» **Data under study**:
|---|

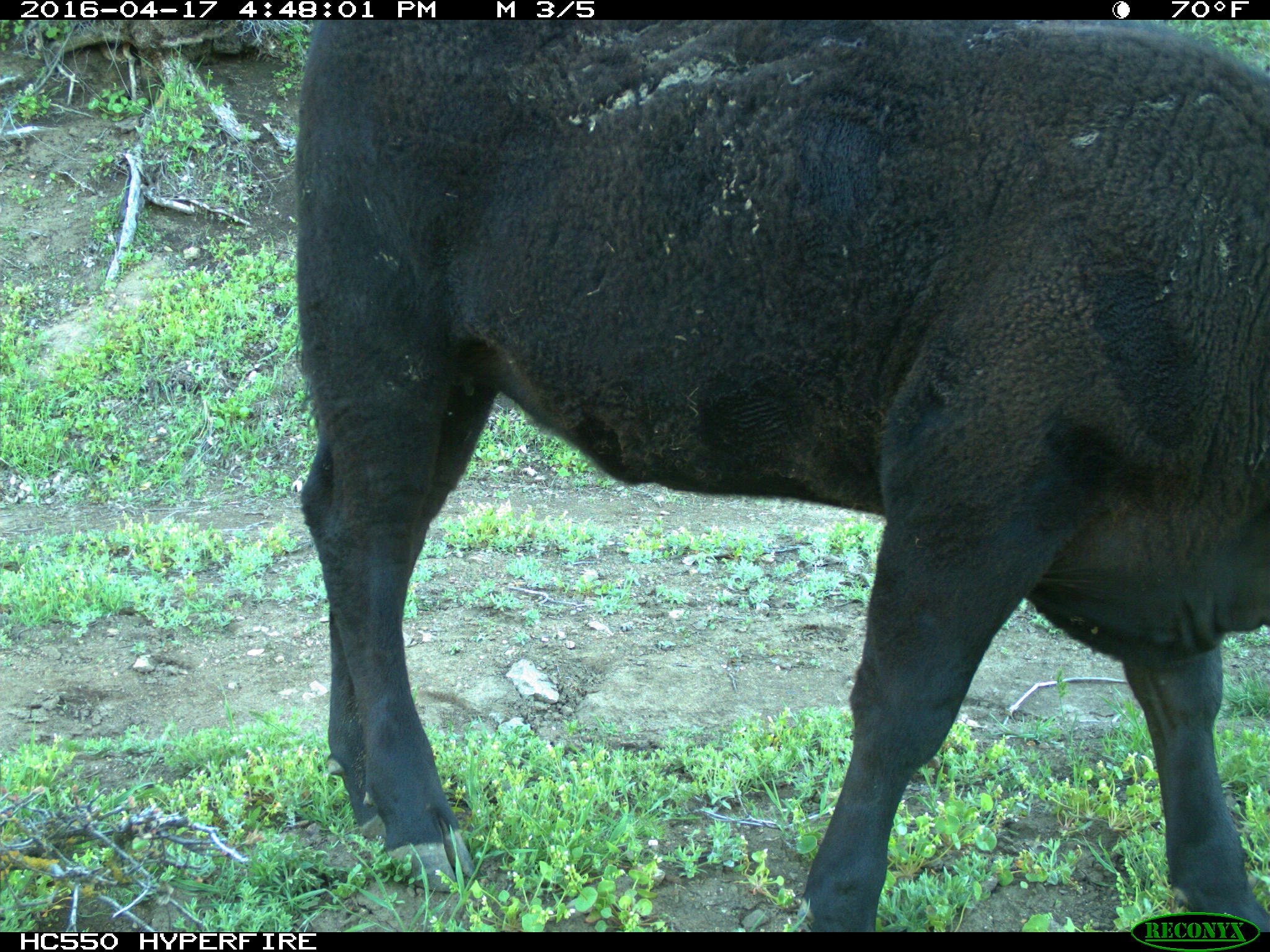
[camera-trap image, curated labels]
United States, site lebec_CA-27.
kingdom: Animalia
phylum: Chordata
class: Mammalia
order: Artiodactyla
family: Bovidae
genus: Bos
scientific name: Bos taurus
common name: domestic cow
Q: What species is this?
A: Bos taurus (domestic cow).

|---|

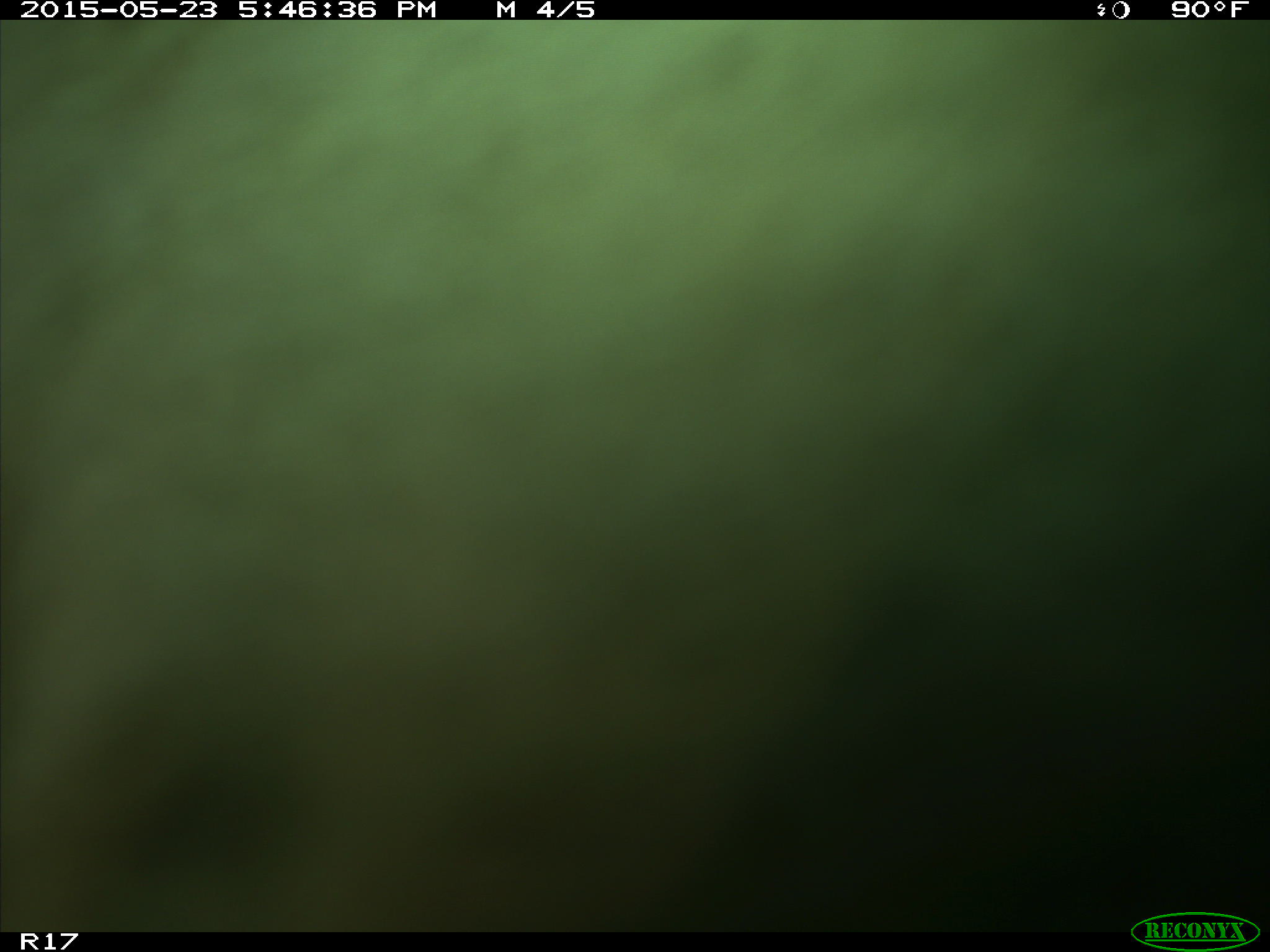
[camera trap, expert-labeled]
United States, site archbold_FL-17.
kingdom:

|---|

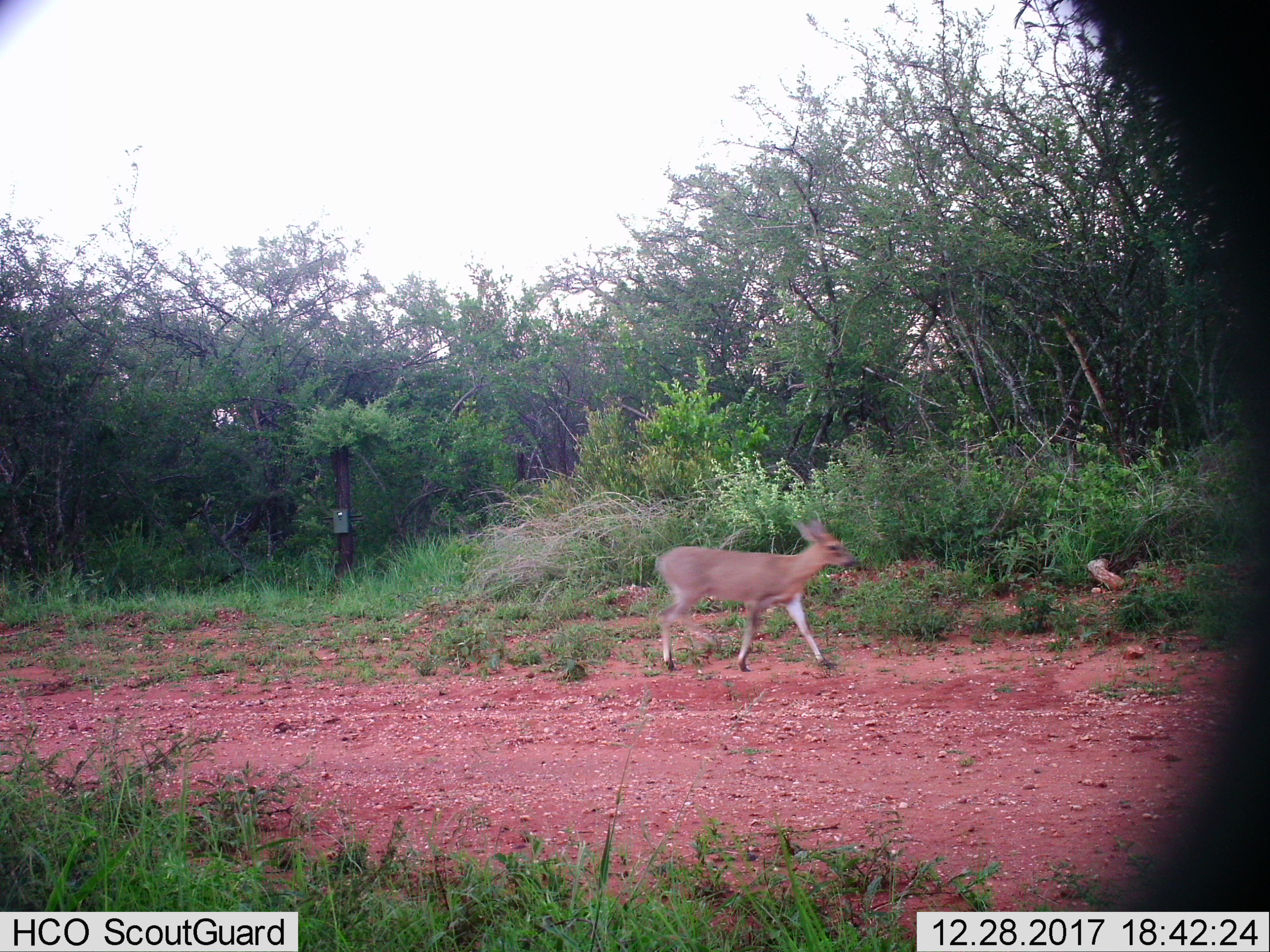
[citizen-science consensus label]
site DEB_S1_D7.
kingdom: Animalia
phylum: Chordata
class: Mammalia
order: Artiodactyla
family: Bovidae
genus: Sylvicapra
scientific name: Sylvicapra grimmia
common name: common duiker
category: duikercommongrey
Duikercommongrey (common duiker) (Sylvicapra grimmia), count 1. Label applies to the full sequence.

|---|

» **Your objective**:
What you give back must be the stretch above, starting at the line with "[camera-trap image, curated labels]" and ending at the line with "A: Bos taurus (domestic cow).", copied exactly.

» **Answer for the task**:
[camera-trap image, curated labels]
United States, site lebec_CA-27.
kingdom: Animalia
phylum: Chordata
class: Mammalia
order: Artiodactyla
family: Bovidae
genus: Bos
scientific name: Bos taurus
common name: domestic cow
Q: What species is this?
A: Bos taurus (domestic cow).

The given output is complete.